DETALLES DEL EJERCICIO: Explique en una a tres oraciones por qué el fragmento sobre las artes escénicas califica la danza y el teatro de "revulsivo antiviral".

EXTRACTO DE PÁGINA:
==========
La danza y el teatro, en el texto o más allá del texto, con o sin palabras, mediante la dramaturgia, mediante el movimiento y su estética, en el espacio compartido, resultan un revulsivo antiviral, que pone en cuestión los compartimentos estancos, las brechas sociales, los puntos débiles de las reglamentaciones y protocolos que nos rigen. Se trata de un antiviral que mueve conciencias a través de una experiencia artística compartida, a través de la empatía.

La acción (drama, en griego) es un movimiento de ida y vuelta que nos afecta cuando lo experimentamos de manera compartida, en el mismo espacio-tiempo, aquí y ahora. Ese es el poder de las artes escénicas, también llamadas artes performativas o artes vivas.
==========
Entradas guardadas:
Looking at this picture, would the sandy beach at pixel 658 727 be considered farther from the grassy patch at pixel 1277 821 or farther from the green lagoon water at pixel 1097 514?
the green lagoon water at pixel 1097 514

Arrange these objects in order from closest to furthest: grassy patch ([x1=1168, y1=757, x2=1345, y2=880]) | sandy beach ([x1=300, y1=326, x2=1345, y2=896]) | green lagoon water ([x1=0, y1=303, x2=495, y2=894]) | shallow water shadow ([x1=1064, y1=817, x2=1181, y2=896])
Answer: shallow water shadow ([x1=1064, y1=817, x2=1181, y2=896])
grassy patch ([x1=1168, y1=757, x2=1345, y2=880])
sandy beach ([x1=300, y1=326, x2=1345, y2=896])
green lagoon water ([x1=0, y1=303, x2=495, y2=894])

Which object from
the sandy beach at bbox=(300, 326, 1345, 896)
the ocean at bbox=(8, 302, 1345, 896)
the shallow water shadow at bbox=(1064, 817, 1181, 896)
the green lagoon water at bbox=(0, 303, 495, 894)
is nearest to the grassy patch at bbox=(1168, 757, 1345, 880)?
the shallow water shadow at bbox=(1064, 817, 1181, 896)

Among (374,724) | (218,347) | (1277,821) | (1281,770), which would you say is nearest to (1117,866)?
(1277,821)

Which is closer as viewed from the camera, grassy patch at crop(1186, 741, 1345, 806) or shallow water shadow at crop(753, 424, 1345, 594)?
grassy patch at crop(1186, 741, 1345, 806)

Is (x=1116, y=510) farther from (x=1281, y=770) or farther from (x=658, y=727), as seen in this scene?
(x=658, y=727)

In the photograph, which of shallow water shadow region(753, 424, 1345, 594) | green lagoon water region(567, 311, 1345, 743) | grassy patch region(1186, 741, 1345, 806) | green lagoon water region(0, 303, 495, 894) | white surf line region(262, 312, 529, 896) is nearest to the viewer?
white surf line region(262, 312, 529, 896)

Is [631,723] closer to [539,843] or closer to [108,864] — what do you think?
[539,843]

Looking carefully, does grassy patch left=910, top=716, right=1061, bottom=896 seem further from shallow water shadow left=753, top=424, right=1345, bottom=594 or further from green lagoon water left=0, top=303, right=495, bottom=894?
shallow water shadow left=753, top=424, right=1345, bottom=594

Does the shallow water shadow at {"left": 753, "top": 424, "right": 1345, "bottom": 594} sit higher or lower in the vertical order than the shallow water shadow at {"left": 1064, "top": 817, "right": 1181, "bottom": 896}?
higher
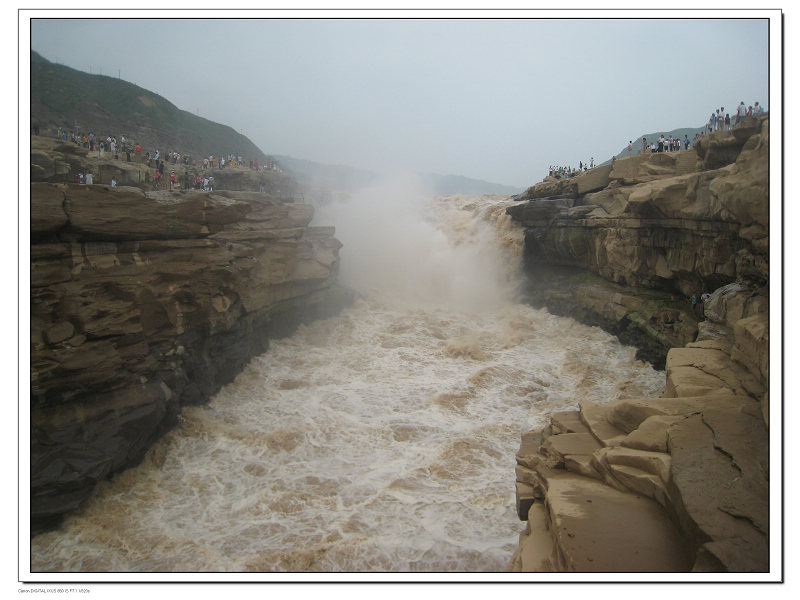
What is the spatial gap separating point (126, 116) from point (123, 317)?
35.4 meters

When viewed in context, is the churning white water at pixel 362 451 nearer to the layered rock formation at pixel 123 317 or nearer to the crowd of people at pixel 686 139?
the layered rock formation at pixel 123 317

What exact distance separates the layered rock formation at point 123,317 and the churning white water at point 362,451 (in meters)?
0.63

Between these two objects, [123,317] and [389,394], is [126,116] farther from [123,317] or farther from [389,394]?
[389,394]

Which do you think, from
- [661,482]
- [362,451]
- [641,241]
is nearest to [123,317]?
[362,451]

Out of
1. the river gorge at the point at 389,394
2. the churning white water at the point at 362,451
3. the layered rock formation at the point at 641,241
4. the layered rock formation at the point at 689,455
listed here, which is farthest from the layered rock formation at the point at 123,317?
the layered rock formation at the point at 641,241

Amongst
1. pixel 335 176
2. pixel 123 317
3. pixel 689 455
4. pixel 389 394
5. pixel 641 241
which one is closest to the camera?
pixel 689 455

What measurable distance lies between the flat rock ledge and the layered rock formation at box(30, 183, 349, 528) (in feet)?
23.8

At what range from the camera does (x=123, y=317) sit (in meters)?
9.84

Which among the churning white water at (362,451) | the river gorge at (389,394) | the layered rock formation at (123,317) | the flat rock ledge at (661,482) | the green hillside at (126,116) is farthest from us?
the green hillside at (126,116)

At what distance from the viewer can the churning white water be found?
7438 mm

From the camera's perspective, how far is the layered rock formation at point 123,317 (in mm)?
8578

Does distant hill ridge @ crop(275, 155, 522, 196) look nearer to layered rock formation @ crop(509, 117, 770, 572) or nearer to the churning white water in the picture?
the churning white water
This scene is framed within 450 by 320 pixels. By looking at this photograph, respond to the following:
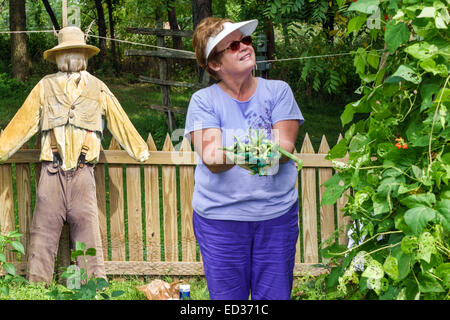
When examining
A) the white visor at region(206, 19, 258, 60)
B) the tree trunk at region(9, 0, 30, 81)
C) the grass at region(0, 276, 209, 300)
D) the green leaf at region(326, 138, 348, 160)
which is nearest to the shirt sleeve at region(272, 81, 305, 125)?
the white visor at region(206, 19, 258, 60)

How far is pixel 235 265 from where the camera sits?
276 centimetres

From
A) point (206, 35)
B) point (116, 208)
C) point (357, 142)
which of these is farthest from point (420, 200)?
point (116, 208)

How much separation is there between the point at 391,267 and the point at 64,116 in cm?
307

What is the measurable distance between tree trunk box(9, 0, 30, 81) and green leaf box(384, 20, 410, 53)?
1074cm

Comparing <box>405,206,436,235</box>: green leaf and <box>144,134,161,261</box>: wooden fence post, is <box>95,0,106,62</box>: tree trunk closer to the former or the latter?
<box>144,134,161,261</box>: wooden fence post

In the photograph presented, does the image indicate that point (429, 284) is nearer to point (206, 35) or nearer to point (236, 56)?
point (236, 56)

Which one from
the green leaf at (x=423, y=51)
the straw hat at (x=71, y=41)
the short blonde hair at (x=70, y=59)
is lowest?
the green leaf at (x=423, y=51)

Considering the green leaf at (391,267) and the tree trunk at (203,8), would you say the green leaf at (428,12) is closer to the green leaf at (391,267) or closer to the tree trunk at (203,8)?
the green leaf at (391,267)

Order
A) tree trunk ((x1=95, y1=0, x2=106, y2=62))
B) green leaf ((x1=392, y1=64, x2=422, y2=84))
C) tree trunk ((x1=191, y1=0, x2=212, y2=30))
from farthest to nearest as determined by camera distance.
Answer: tree trunk ((x1=95, y1=0, x2=106, y2=62)), tree trunk ((x1=191, y1=0, x2=212, y2=30)), green leaf ((x1=392, y1=64, x2=422, y2=84))

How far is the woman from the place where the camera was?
2.68 m

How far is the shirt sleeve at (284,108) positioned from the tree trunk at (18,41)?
9811mm

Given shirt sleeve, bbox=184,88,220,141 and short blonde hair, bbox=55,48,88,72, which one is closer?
shirt sleeve, bbox=184,88,220,141

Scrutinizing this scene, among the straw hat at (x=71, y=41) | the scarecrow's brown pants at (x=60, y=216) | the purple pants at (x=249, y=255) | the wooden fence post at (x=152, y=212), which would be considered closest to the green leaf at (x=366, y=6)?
the purple pants at (x=249, y=255)

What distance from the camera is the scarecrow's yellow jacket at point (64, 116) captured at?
425 centimetres
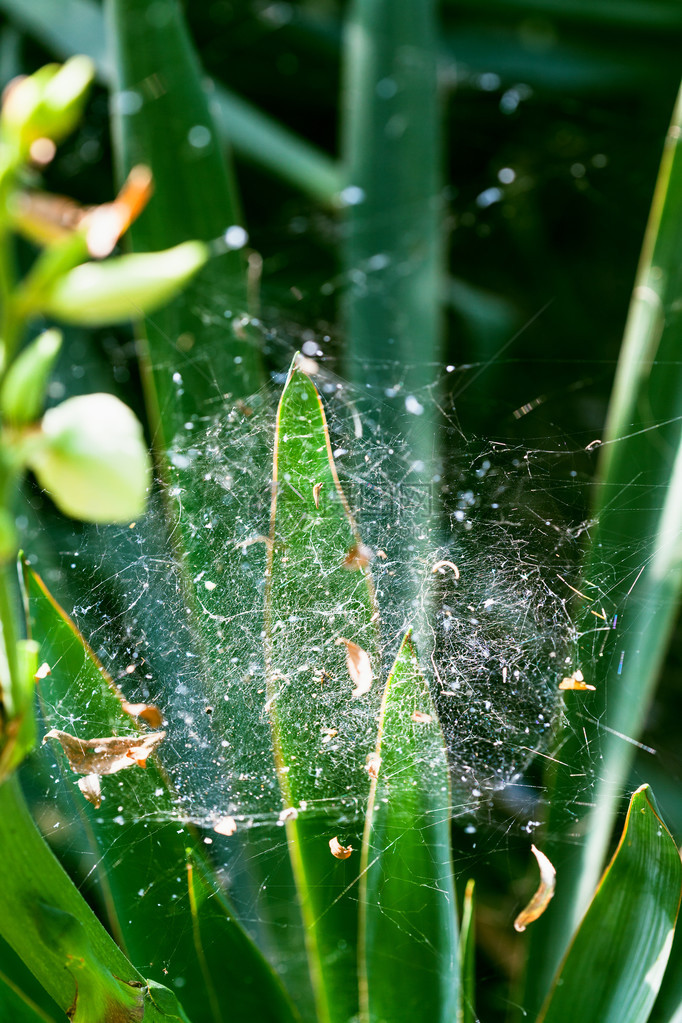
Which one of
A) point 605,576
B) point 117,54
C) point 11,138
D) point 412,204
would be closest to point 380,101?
point 412,204

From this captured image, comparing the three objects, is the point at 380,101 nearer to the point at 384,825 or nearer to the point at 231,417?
the point at 231,417

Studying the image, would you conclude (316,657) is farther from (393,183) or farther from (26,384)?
(393,183)

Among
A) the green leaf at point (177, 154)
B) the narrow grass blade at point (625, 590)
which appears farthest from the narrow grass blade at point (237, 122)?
the narrow grass blade at point (625, 590)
==========
RESPUESTA AL EJERCICIO: La danza y el teatro cuestionan los compartimentos estancos, las brechas sociales y los puntos débiles de las reglamentaciones y protocolos que nos rigen. Además, mueven conciencias mediante una experiencia artística compartida, es decir, a través de la empatía.